Bell Atlantic spokesman Pete Hoffman said yesterday that Bell Atlantic would "probably" be interested in providing a wide range of information services, but only if a true demand for the services exists. The company has done no market research studies on the issue.

C&P Telephone Cos. President Thomas Gibbons has drawn up a list of services the telephone company would like to provide. The services include voice storage and retrieval, similar to answering machines but provided inside the phone network; electronic document services for businesses to facilitate ordering, invoicing, and billing; remote utility meter-reading; news and entertainment data-base services for home and business users, and electronic white and yellow page directories. C&P officials argue the company needs to expand into these new markets in order to support universal telephone service.

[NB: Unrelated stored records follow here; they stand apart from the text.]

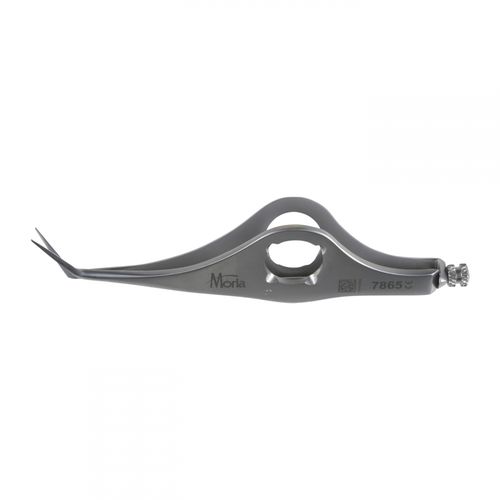 Microforbici per chirurgia oftalmica - 7865 - Moria Surgical - Iris / di Barraquer / par paziente umano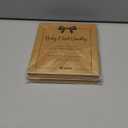 HOUÍSM Wooden Baby Closet Size Dividers 7Pack, Baby Clothes Organizers Home Nursery Decor, Thicken and Double Sided from Newborn to 24 Months, Hanging Closet Dividers for Newborn Baby Shower Pack Of 2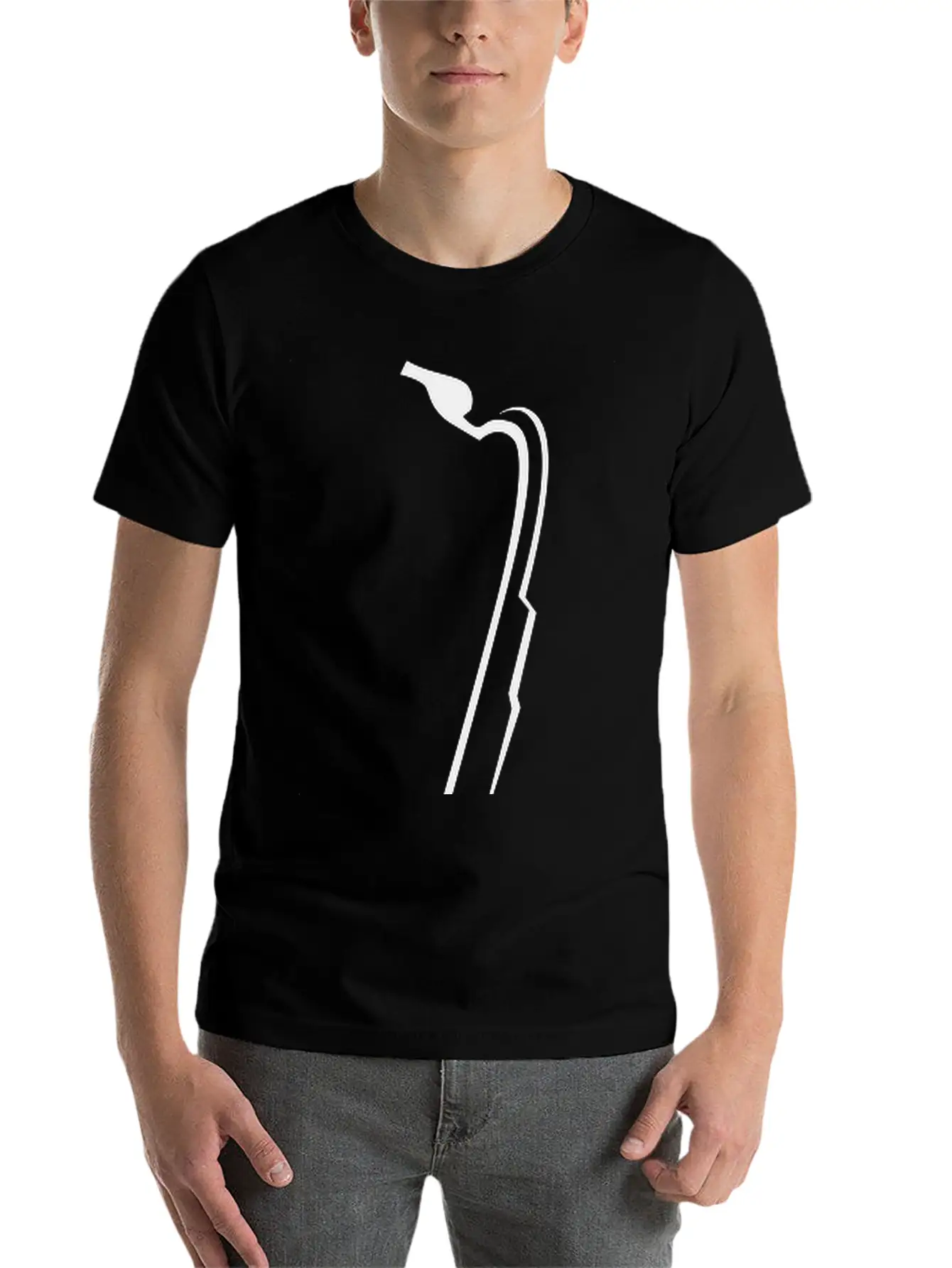 Saxophone Basic Graphic T-Shirt – Daily Comfort In Soft Cotton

Bell Atlantic's Hoffman said that the company has virtually no competitors for many of these services because vendors would have to locate equipment at some distance from the telephone company, adding to the cost. Under new federal rules, the regional companies are supposed to submit plans for how competitors would hook into their networks to provide many new services.

Bell Atlantic's plan has come under severe attack for proposing to charge competitors about five times more than it would charge itself for telephone lines to provide the services. "Everybody jumped on that one and beat us up like crazy," Hoffman said. The company argues it costs more to extend the lines to vendors. But, in response to the pressure, Bell Atlantic changed the proposal so that costs for both Bell Atlantic and competitors would be equal.

Greene must decide whether lifting the information services restriction would create a "substantial possibility" that the regional companies could use their control over the local telephone network to impede competition. But the judge has indicated that he may consider public interest arguments in the information services area in addition to applying legal antitrust standards.

Consumer groups are divided on the issue. Samuel A. Simon, speaking for the National Consumers League and other groups, said that information services was one area "where the court's initial model has not worked." But James Blaszak, who represents the Consumer Federation of America, among others, argued that "the bottleneck still exists" and that the regionals would impede competition if they were unleashed.

Greene, who is expected to rule before the end of the year, concluded the hearings by acknowledging that his decision would be difficult. "All I can say is, I'll do the best I can," he said.